"A tolerance for failure creates space for better judgment, because the hardest decision is knowing when a project no longer serves the business."
Udit Pahwa
Chief Information Officer
Blue Star Limited

Most enterprises can launch an AI pilot. What separates mature organizations from the rest is the willingness to shut one down. As generative AI moves into core operations, CIOs are finding that the challenge is no longer technical feasibility, but deciding which initiatives actually deserve to scale.

Udit Pahwa is Chief Information Officer at Blue Star Limited, a multinational company best known for its engineering, cooling, and infrastructure businesses. A Chartered Accountant by training and a CIO-100 Awardee, Pahwa has spent his career scaling enterprise systems with a clear focus on financial outcomes. His experience has shaped a view of AI that starts with profitability, not experimentation. At the center of Pahwa’s strategy is a counterintuitive belief: progress requires a tolerance for failure.

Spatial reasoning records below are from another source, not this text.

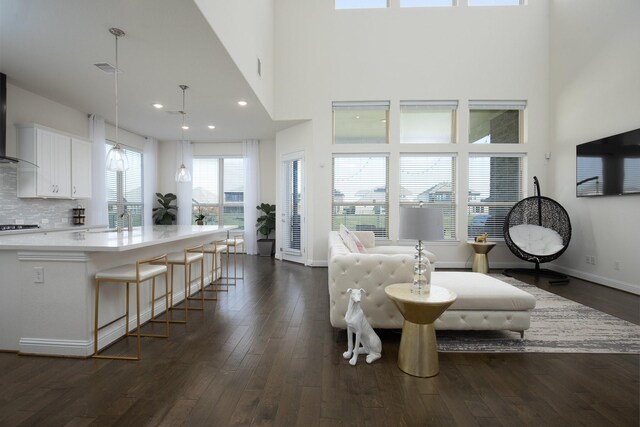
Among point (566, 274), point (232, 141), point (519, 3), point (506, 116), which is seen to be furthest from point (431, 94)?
point (232, 141)

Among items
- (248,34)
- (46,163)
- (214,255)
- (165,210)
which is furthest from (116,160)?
Result: (165,210)

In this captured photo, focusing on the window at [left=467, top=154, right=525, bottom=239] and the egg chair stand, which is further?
the window at [left=467, top=154, right=525, bottom=239]

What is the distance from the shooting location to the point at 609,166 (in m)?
4.47

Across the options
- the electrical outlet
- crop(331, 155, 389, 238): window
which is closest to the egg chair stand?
crop(331, 155, 389, 238): window

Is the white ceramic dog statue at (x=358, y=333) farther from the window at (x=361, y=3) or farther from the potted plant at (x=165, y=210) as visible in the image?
the potted plant at (x=165, y=210)

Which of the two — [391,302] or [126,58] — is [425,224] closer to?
[391,302]

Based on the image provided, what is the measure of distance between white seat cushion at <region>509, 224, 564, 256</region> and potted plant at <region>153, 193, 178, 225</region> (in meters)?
7.48

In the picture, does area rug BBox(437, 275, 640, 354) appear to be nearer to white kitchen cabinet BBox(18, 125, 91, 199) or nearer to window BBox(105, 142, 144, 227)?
white kitchen cabinet BBox(18, 125, 91, 199)

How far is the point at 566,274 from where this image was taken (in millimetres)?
5422

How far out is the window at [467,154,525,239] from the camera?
6.05 meters

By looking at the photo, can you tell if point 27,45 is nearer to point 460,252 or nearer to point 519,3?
point 460,252

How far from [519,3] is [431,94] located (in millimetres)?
2580

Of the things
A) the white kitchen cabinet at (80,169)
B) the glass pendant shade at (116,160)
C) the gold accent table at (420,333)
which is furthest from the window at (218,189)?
the gold accent table at (420,333)

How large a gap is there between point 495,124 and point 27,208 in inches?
327
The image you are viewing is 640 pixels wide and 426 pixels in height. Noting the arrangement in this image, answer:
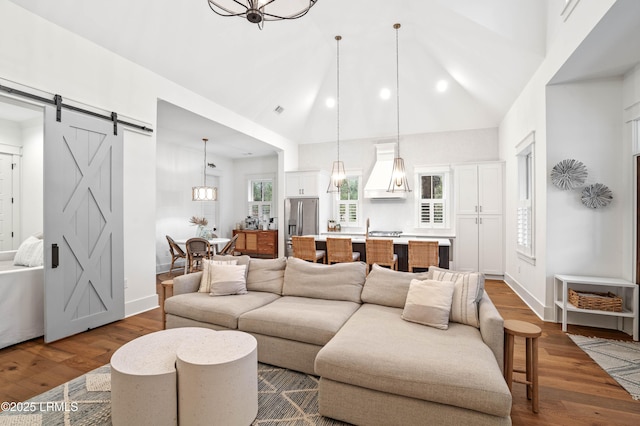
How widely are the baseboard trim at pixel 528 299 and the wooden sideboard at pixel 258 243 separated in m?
5.23

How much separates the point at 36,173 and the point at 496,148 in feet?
29.0

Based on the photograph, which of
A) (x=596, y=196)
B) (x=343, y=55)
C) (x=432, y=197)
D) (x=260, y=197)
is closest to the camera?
(x=596, y=196)

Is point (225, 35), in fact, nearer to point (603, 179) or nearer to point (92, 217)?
point (92, 217)

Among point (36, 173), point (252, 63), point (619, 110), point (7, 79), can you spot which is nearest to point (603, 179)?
point (619, 110)

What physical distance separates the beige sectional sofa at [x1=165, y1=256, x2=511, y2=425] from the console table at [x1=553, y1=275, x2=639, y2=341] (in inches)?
66.0

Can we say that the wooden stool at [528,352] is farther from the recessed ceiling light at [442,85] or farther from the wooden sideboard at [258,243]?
the wooden sideboard at [258,243]

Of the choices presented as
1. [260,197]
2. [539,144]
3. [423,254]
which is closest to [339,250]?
[423,254]

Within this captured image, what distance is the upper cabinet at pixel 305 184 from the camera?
7.15 meters

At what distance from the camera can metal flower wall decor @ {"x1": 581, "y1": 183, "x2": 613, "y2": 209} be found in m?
3.47

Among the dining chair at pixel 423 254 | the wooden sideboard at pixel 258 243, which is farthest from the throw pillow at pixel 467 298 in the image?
the wooden sideboard at pixel 258 243

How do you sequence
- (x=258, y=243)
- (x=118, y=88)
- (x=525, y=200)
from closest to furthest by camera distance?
(x=118, y=88)
(x=525, y=200)
(x=258, y=243)

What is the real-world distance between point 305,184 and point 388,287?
471 centimetres

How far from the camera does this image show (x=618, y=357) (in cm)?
281

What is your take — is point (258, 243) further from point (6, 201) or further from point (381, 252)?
point (6, 201)
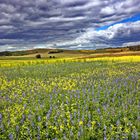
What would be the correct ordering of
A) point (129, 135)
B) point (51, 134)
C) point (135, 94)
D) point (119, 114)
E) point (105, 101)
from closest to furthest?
1. point (129, 135)
2. point (51, 134)
3. point (119, 114)
4. point (105, 101)
5. point (135, 94)

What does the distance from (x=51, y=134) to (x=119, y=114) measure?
8.15 feet

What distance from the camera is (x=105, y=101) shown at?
39.2 feet

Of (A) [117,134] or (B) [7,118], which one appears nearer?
(A) [117,134]

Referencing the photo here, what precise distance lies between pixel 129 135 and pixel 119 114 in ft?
5.66

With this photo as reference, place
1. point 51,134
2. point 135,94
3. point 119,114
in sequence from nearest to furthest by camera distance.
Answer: point 51,134, point 119,114, point 135,94

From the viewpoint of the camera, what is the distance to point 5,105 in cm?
1199

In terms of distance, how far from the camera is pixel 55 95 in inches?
527

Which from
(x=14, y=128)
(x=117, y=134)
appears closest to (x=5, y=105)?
(x=14, y=128)

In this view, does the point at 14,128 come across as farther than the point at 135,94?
Answer: No

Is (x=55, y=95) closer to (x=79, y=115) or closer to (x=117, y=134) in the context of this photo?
(x=79, y=115)

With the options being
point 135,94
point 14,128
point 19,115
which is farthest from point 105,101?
point 14,128

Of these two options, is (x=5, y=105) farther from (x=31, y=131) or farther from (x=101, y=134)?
(x=101, y=134)

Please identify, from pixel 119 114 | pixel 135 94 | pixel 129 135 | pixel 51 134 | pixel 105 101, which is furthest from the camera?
pixel 135 94

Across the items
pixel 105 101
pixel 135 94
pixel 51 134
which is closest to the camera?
pixel 51 134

"To foster innovation, you need to have an appetite to accept failure. If you need to innovate, you have to be okay with failing, learn from it, and deliver faster," said Pahwa. He believes that too many AI pilots survive on executive enthusiasm or novelty rather than measurable business impact, consuming budget and talent without ever earning the right to scale. The result is pilot purgatory, a growing state of organizational inertia.

  • Shut it down: In an era of innovation theater, abandoning technically impressive work has become a marker of real leadership. "A tolerance for failure creates space for better judgment, because the hardest decision is knowing when a project no longer serves the business," Pahwa explained. He pointed to a predictive maintenance pilot as proof. "The pilot was a technical success, and we built an algorithm that could predict equipment failure two to four weeks in advance. But when we looked at deploying it at scale, the economics did not hold, the ROI was not favorable, and the monetization was not there, so we shut it down."

  • Betting on promise: The same discipline applies to newer generative development tools. Early promise alone does not justify continued investment without clear downstream value. "We experimented with a developer GPT where you feed a specification document in and it builds out the wireframes," Pahwa recalled. "While it is positioned as a feature that can cut development time, we found it is currently useful only for building wireframes. The technology still has to evolve, and we decided to put it on hold."